A debate about whether the United States should actively support Iran’s opposition movement appears to have been reignited following recent comments by U.S. Secretary of State Hillary Clinton.
The country's top diplomat said earlier this week that Iranian opposition members should openly seek outside support as did rebels in Libya.
In reaction to the comments, Amir Ardeshir Arjomand, a close adviser to opposition leader Mir Hossein Musavi, rejected foreign interference and said the Iranian people can achieve democracy without outside help.
In her October 26 interview with BBC’s Persian TV
, Clinton suggested that it may have been a mistake for the opposition inside Iran to not have appealed for international support in the state crackdown that followed the disputed reelection of Mahmud Ahmadinejad in 2009.
The interviewer said that some of the BBC’s audience had criticized the U.S. for being slow to support the opposition movement. Others, however, had said that Washington's potential support would have given the Iranian establishment an excuse to pressure it.
“Why has the U.S. not supported [the] Green Movement in Iran?” asked an Iranian refugee in Turkey who had left Iran following the 2009 vote.
I will tell you it was a very tough time for us, because we wanted to be full-hearted in favor of what was going on inside Iran, and we kept being cautioned that we would put people’s lives in danger, we would discredit the movement, we would undermine their aspirations. I think if something were to happen again, it would be smart for the Green Movement or some other movement inside Iran to say, "We want the voices of the world. We want the support of the world behind us."
That’s what the Libyan opposition figures did, as you remember. When they began their struggle against Qaddafi, and it seemed like such a hopeless uphill climb, they, from the very beginning said, "We want all the support we can get from the outside world. We want our Arab brothers, we want the region, and we want the United Nations, and we want everybody to help us." And I think that maybe in retrospect it was an unfortunate mutual decision on the part of the leaders of the Green Movement and the supporters inside Iran and those of us on the outside, who very much hoped that that would spark reform.
In reaction to Clinton’s comments, Arjomand said that it is up to Iranian citizens to mobilize and fight the authoritarian force. Arjomand said he is expressing the position of the leaders of the Green Movement, Musavi and Mehdi Karrubi, who have both been under house arrest for more than seven months.
He described the independence of the Green Movement as its strength
. “Intervention by foreign powers is not a viable solution for domestic issues and affairs of a sovereign nation,” he said in an interview with the BBC. Arjomand added that Iran is a proud nation and has always sought to resolve its problems independently.
(Although according to cables leaked by WikiLeaks, in January 2010 Arjomand asked U.S. diplomats in Turkey for help after fleeing Iran. He apparently didn’t get the help he had asked for.)

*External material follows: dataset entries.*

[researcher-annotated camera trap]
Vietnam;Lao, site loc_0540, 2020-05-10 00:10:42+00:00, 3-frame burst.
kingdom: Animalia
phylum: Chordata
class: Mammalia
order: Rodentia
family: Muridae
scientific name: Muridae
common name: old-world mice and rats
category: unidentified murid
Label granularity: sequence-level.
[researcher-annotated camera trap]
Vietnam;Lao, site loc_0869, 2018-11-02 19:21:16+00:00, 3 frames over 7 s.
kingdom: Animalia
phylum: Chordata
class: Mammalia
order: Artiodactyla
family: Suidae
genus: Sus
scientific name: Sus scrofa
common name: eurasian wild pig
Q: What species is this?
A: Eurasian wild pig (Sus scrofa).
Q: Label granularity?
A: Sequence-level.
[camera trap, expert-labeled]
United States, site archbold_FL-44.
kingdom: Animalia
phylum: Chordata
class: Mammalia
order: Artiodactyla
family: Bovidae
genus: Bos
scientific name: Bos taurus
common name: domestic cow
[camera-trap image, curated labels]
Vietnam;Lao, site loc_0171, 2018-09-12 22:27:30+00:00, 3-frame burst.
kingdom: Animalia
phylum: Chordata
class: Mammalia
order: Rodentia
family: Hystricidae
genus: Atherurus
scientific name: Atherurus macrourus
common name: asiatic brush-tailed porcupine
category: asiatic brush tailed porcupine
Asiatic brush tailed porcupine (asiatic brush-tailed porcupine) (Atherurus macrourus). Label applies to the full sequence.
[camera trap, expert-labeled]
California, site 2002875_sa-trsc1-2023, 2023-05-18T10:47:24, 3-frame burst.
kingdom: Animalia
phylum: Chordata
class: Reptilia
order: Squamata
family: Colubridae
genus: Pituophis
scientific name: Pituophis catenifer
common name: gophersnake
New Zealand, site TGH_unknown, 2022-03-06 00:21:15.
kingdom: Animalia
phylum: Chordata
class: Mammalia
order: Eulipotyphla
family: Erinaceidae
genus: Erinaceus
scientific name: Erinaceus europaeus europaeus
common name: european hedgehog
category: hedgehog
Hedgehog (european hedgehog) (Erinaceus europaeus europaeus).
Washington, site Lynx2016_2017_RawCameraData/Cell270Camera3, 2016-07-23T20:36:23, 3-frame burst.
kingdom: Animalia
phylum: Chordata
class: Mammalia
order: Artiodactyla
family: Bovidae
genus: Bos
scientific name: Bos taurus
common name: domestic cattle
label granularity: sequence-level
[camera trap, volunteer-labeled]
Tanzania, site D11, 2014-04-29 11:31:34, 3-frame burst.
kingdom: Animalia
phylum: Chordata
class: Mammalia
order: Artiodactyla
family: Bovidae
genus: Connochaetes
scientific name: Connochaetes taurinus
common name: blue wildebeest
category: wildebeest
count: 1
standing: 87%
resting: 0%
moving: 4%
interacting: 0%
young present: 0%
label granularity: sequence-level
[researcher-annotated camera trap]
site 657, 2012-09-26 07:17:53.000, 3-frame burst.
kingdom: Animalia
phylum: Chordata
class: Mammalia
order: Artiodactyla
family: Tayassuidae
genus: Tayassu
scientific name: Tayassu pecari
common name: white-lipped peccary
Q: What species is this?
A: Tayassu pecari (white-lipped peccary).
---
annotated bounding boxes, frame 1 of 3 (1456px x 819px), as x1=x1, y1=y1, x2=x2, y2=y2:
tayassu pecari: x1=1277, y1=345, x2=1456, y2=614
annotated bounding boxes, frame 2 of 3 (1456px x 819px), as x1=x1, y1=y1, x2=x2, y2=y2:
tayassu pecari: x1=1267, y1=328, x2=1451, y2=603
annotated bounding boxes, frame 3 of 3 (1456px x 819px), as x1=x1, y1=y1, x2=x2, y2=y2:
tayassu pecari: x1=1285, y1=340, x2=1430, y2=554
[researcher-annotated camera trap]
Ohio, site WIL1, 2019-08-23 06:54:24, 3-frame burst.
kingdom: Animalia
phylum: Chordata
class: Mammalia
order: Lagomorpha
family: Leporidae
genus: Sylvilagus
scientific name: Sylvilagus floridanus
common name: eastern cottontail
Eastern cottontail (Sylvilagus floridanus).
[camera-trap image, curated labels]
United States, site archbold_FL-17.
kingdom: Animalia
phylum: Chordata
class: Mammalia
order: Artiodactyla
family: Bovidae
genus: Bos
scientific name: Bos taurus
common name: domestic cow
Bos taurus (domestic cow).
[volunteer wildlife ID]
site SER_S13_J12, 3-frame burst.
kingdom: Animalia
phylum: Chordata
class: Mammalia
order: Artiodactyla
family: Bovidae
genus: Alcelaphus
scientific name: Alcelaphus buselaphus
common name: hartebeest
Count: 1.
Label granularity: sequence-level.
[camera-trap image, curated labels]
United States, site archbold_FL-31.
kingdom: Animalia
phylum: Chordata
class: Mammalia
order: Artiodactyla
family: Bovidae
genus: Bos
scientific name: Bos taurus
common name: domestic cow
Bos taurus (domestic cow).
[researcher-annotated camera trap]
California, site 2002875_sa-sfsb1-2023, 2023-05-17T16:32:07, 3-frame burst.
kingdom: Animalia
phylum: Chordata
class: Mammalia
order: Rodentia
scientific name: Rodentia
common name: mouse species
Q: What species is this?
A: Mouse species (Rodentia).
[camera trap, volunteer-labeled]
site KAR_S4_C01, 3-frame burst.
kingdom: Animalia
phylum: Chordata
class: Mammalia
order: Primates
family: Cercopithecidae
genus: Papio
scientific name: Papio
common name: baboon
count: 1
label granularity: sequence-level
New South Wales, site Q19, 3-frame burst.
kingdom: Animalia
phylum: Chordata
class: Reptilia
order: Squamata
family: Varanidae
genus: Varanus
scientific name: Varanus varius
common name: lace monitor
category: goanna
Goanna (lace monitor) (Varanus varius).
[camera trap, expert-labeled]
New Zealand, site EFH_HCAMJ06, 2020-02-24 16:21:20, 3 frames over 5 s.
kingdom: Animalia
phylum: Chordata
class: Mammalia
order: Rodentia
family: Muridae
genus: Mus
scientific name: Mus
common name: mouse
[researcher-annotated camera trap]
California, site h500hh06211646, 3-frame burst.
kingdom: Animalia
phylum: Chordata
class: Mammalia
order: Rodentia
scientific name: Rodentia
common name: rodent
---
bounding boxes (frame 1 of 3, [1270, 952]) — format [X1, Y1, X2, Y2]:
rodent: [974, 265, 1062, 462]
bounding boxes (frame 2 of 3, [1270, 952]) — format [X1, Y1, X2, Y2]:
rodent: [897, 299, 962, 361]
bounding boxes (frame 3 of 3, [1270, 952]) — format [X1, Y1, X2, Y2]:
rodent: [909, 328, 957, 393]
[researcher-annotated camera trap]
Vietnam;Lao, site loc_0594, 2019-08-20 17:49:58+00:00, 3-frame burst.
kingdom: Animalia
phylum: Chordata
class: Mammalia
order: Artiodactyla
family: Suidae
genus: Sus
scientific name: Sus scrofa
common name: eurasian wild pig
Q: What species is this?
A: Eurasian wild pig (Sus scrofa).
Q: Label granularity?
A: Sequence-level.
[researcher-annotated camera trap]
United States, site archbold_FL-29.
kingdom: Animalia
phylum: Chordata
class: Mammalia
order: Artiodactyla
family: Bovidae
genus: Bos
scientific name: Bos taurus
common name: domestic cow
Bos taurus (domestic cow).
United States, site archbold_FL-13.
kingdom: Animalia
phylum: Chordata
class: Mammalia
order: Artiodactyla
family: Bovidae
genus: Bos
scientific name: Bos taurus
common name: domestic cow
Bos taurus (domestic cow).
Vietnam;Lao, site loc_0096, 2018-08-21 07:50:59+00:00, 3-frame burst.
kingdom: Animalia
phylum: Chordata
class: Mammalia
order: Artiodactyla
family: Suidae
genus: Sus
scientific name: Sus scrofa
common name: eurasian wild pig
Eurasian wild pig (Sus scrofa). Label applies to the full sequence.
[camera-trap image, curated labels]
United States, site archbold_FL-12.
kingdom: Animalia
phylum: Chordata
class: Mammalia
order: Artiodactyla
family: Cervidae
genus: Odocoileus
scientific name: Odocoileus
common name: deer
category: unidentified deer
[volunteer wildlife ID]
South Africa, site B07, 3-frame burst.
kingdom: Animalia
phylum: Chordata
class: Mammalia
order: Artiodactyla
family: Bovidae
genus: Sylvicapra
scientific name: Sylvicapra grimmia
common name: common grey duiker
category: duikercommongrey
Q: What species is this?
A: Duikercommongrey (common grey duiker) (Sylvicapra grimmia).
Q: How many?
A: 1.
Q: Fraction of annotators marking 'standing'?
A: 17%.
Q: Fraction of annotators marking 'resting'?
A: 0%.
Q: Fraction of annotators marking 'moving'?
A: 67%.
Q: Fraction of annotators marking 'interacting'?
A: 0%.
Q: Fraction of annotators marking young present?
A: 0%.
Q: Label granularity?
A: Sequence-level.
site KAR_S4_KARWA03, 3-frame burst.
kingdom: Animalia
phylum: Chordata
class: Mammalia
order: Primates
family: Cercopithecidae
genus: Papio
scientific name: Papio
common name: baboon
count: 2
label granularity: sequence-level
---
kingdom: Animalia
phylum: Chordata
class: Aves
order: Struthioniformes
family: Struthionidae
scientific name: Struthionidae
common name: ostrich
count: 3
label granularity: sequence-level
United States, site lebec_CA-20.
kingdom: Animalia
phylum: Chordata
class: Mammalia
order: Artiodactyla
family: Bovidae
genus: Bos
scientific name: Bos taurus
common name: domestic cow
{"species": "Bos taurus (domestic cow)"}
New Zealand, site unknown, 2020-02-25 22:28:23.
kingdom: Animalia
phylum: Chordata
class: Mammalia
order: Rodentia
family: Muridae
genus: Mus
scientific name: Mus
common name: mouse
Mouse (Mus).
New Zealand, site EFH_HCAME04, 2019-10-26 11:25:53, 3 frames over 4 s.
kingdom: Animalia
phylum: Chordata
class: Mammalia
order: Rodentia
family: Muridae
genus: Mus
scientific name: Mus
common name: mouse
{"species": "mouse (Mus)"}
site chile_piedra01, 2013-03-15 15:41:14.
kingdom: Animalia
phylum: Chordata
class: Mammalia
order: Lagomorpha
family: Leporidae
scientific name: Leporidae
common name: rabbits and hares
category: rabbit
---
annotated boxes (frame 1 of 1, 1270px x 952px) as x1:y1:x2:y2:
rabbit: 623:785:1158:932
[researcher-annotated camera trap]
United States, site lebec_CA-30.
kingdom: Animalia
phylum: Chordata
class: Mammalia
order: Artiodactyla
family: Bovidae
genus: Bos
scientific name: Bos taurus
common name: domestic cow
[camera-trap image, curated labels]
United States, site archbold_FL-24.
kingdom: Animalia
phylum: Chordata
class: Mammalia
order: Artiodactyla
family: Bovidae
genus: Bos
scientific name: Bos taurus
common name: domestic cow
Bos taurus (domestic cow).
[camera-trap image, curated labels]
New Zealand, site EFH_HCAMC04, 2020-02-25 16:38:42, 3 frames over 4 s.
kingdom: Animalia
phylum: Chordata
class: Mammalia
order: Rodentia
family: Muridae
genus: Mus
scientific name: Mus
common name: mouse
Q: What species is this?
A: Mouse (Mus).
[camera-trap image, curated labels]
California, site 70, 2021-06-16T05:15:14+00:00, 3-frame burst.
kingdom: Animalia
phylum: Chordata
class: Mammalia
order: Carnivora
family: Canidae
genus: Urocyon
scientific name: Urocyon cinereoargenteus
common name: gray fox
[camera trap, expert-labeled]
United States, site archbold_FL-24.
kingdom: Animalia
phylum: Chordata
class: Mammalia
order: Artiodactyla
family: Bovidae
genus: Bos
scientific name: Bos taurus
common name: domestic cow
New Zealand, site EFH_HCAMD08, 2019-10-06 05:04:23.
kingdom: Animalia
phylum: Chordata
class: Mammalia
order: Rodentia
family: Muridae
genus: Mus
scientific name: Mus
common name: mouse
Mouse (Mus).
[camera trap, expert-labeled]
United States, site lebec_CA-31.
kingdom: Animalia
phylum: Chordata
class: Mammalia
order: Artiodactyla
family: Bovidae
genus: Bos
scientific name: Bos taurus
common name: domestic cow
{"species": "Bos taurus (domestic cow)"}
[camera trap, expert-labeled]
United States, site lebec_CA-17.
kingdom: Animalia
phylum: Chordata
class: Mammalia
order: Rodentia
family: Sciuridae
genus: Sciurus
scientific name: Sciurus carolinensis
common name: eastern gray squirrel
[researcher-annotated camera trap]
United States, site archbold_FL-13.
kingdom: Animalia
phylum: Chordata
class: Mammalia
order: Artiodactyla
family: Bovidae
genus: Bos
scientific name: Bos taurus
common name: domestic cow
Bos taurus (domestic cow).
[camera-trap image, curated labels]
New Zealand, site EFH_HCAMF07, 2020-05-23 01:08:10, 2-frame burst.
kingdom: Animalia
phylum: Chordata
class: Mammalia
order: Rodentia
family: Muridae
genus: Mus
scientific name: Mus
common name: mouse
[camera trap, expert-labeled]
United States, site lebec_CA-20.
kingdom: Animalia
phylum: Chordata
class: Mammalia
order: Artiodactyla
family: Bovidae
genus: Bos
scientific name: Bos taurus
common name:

While Arjomand, who is based in France, made it clear that the U.S. should stay away from the Iranian opposition movement, another opposition figure Mojatab Vahedi -- a close adviser to Karrubi -- said there are things the U.S. can do to help opposition members.
In a YouTube video from Washington, D.C. where he is based, Vahedi said the Obama administration owes the Iranian opposition movement for two major reasons.
“Right when the Green Movement was in full swing, [U.S. President Obama] said his country is ready to talk with the [Islamic Republic]. By doing so Washington morally supported the Iranian government, [which] was very fearful of domestic and international conditions,” Vahedi said.
Vahedi added that in his view the U.S. also owes the Iranian opposition movement for not pressuring allies that supported Iran in its crackdown, This support included providing Tehran with surveillance technology.
Vahedi said there is no need for U.S. support if it can rectify these “mistakes.”
He said Karrubi had said in an interview two years ago that Western governments should help so that the voice of the Iranian people is heard by the world's nations. Vahedi added this remains the demand of the opposition movement.
He also called on the United States to ask former President Jimmy Carter to travel to Iran to monitor the March 2012 parliamentary elections. He suggested the move would put the Iranian government in a difficult position. He noted that Tehran has expressed support and approval for Carter's supervision of the Palestinian and Tunisian votes.